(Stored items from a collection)
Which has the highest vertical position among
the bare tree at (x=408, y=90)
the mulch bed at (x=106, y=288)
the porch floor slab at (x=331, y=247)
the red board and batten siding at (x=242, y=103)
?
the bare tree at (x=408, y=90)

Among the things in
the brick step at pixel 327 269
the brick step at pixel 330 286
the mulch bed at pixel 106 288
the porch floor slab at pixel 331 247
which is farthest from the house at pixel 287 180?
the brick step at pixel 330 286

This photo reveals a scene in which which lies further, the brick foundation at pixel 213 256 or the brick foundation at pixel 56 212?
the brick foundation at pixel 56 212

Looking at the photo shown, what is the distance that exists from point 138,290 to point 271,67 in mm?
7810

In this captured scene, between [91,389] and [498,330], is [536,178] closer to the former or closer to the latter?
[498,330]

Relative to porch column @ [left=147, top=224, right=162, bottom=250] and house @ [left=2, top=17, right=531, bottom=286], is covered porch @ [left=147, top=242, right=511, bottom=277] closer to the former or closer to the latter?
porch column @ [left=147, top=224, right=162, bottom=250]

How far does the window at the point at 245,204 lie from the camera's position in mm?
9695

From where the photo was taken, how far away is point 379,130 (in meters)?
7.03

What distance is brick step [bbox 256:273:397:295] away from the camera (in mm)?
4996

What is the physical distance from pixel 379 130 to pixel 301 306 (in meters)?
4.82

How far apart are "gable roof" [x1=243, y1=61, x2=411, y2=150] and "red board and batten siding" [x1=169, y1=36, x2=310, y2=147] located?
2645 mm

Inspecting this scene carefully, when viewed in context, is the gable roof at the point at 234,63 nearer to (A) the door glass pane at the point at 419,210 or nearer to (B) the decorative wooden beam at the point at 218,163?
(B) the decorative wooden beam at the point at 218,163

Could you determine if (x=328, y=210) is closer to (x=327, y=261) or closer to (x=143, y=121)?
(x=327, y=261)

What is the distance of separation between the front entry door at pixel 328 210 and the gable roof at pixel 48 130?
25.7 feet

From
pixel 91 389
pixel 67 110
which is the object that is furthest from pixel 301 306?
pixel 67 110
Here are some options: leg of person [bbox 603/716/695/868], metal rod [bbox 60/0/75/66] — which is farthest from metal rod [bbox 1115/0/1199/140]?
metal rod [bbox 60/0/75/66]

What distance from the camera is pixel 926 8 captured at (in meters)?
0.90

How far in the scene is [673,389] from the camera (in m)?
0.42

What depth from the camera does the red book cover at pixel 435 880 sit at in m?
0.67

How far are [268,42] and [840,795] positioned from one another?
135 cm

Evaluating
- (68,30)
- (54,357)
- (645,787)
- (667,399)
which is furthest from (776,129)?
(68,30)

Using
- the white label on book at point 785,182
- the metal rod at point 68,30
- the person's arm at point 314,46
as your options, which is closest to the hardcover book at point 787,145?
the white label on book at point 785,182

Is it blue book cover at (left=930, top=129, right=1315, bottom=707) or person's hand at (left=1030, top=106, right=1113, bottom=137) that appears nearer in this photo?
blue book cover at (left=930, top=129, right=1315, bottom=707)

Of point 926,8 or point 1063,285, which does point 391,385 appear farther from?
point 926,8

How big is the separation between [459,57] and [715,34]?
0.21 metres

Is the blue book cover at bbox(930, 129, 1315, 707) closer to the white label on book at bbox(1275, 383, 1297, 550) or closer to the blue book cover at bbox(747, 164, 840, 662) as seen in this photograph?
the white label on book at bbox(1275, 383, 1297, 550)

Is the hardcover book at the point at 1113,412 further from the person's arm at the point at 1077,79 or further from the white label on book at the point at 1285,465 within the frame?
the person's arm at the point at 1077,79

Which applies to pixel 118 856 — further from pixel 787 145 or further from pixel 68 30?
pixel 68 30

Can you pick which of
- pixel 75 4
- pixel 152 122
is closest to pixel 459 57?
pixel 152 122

• [Task prompt] Copy each line exactly, from the line containing "Could you determine" down to the last line of the material, and no other lines.

• [Solution to the exercise]
Could you determine if (x=328, y=210) is closer to (x=327, y=261) or closer to (x=143, y=121)?
(x=327, y=261)

What is the distance of separation between the front entry door at pixel 328 210 and the gable roof at pixel 48 130?
25.7 feet

From
pixel 91 389
pixel 67 110
which is the object that is furthest from pixel 301 306?
pixel 67 110
Here are some options: leg of person [bbox 603/716/695/868], metal rod [bbox 60/0/75/66] — which is farthest from metal rod [bbox 1115/0/1199/140]?
metal rod [bbox 60/0/75/66]

What distance from the camera is pixel 926 8 captured at (in meters)?
0.90

How far in the scene is [673,389] from the camera (in m)?
0.42

What depth from the camera does the red book cover at pixel 435 880 sit at in m?
0.67

How far are [268,42] and [840,795] positioned from one another?
135 cm

Evaluating
- (68,30)
- (54,357)
- (645,787)
- (667,399)
which is furthest from (776,129)?
(68,30)

Using
- the white label on book at point 785,182
- the metal rod at point 68,30
- the person's arm at point 314,46
as your options, which is closest to the hardcover book at point 787,145?
the white label on book at point 785,182

Is it blue book cover at (left=930, top=129, right=1315, bottom=707) or person's hand at (left=1030, top=106, right=1113, bottom=137) that appears nearer in this photo?
blue book cover at (left=930, top=129, right=1315, bottom=707)

Of point 926,8 or point 1063,285, which does point 391,385 appear farther from?
point 926,8

How big is the separation between [459,57] and [715,34]?
0.21 metres

Is the blue book cover at bbox(930, 129, 1315, 707) closer to the white label on book at bbox(1275, 383, 1297, 550) or closer to the blue book cover at bbox(747, 164, 840, 662) as seen in this photograph?
the white label on book at bbox(1275, 383, 1297, 550)

Is the hardcover book at the point at 1113,412 further from the person's arm at the point at 1077,79 or further from the white label on book at the point at 1285,465 within the frame?
the person's arm at the point at 1077,79

Which applies to pixel 118 856 — further from pixel 787 145 or further from pixel 68 30?
pixel 68 30

Can you pick which of
- pixel 75 4
- pixel 152 122
is closest to pixel 459 57?
pixel 152 122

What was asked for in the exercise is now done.